Delayed notifications

Incident Report for Buildkite

Postmortem

This incident was the result of a lack of capacity in the group of workers that services outbound notifications queues. Notification queue latency reached 8 minutes due to this lack of capacity. During a blue/green rollout of these workers, autoscaling was manually disabled to increase the number of workers serving the queue in preparation for migrating the processing of background jobs between the blue and green side of the deployment. After shifting background workload across to the new workers, autoscaling was not re-enabled which prevented the deployment from scaling up to maximum capacity. We’re improving the documentation and tooling involved in this blue/green deployment process to prevent a recurrence of this issue and improve visibility into the status of autoscaling.

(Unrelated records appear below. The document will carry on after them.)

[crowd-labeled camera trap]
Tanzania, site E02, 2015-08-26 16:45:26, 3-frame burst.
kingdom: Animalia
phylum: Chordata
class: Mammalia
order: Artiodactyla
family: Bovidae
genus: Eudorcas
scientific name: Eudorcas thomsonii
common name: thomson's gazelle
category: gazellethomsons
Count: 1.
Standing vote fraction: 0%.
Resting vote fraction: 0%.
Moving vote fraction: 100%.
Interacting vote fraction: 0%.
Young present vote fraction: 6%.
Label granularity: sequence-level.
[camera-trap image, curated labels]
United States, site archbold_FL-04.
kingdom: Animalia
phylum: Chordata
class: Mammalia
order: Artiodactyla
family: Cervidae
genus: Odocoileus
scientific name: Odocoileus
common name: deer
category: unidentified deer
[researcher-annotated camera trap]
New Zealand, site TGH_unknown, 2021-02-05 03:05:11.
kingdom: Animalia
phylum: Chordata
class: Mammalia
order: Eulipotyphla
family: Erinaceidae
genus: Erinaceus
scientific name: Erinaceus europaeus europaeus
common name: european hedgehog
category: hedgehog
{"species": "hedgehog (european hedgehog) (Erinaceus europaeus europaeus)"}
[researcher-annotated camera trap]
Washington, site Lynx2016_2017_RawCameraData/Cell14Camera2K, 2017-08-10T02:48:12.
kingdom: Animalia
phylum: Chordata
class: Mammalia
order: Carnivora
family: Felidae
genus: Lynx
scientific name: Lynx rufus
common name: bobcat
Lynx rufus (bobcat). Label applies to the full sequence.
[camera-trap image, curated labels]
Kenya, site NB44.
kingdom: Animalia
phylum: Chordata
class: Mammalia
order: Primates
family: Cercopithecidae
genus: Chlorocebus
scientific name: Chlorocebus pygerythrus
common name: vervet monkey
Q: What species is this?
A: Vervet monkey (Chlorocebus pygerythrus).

Posted 2 years ago. Apr 04, 2023 - 03:46 UTC

Resolved

This incident has been resolved.
Posted 2 years ago. Apr 04, 2023 - 02:50 UTC

Identified

We've identified an issue with notification delays and have scaled up capacity to deal with it.
Posted 2 years ago. Apr 04, 2023 - 02:40 UTC

Investigating

We are investigating delays to build and job notifications such as commit status and other webhooks
Posted 2 years ago. Apr 04, 2023 - 02:26 UTC
This incident affected: Notifications (GitHub Commit Status Notifications, Email Notifications, Slack Notifications, Webhook Notifications).